The resulting report addresses abortion in the UK and globally, law reform, service delivery, criminalization of abortion, barriers to access and the future of abortion care:
Young women, poor women, and women in conflict situations are particularly vulnerable. There are many obstacles to safe abortion care including religion, stigma, lack of access, lack of information and trained personnel and anti-choice activity.
Medical abortion is making huge inroads globally and making more abortions safer. While this is good news, there is considerable work to do to train health providers and pharmacists and to ensure women know their options. While some developing countries have liberalised their abortion laws, this careful policy work continues to need support.
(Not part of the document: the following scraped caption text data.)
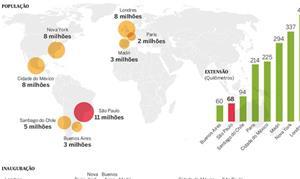 Infográfico compara informações de metrô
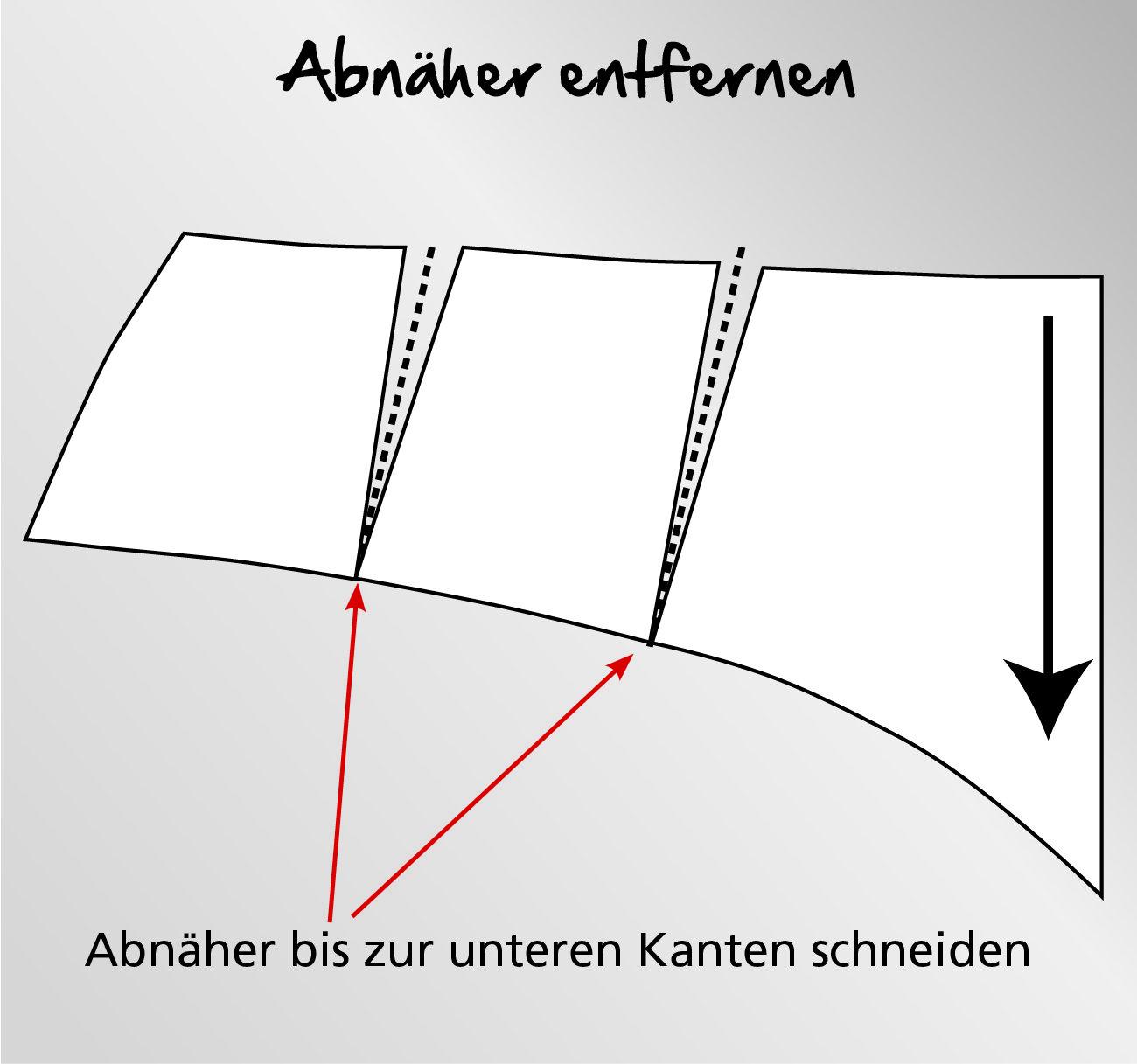 Jeansrock - Schnittkonstruktion und Passformprobleme » BERNINA Blog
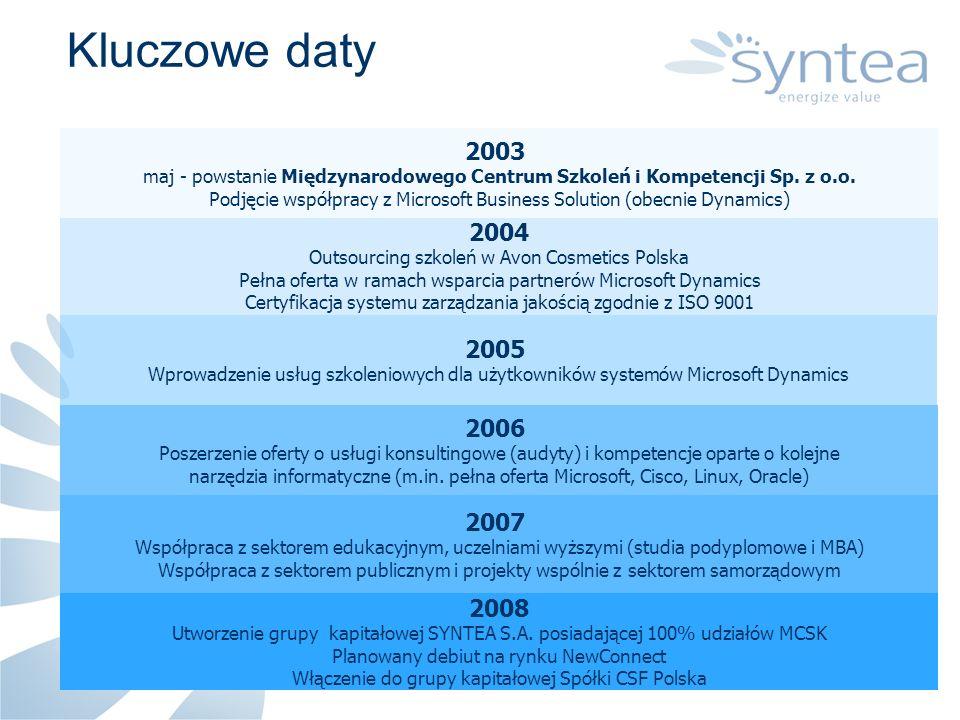 Kluczowe daty 2003. maj - powstanie Międzynarodowego Centrum Szkoleń i Kompetencji Sp. z o.o.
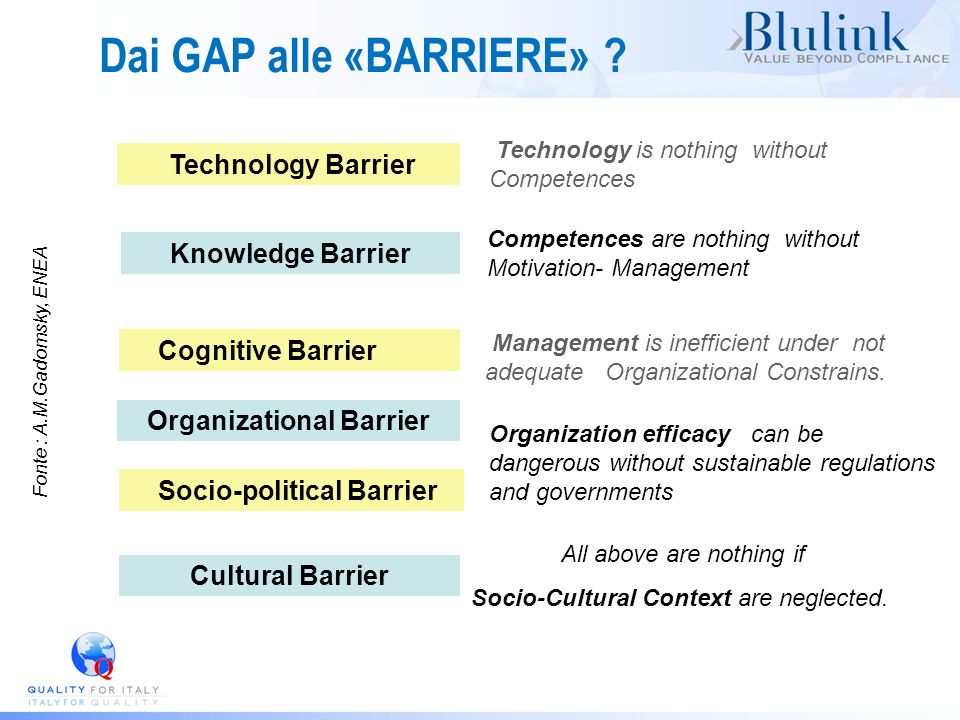 Dai GAP alle «BARRIERE» ? Organizational Barrier Technology Barrier Knowledge Barrier Cognitive Barrier Technology is nothing without Competences Comp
Among many recommendations, the AAPG called for:
- More support from DFID, the UK Department for International Development, to countries to increase access to safe and legal abortion
- Global expansion of medical abortion
- Legal reform to allow community health workers, pharmacists, nurses and midwives to provide abortion
- Increased access to abortion in conflict settings
- Decriminalization of abortion
- Support for comprehensive sexuality education that includes contraception and abortion
DFID reinforced the report recommendations, reiterating that safe abortion is a crucial element of the full range of comprehensive sexual and reproductive health and rights services.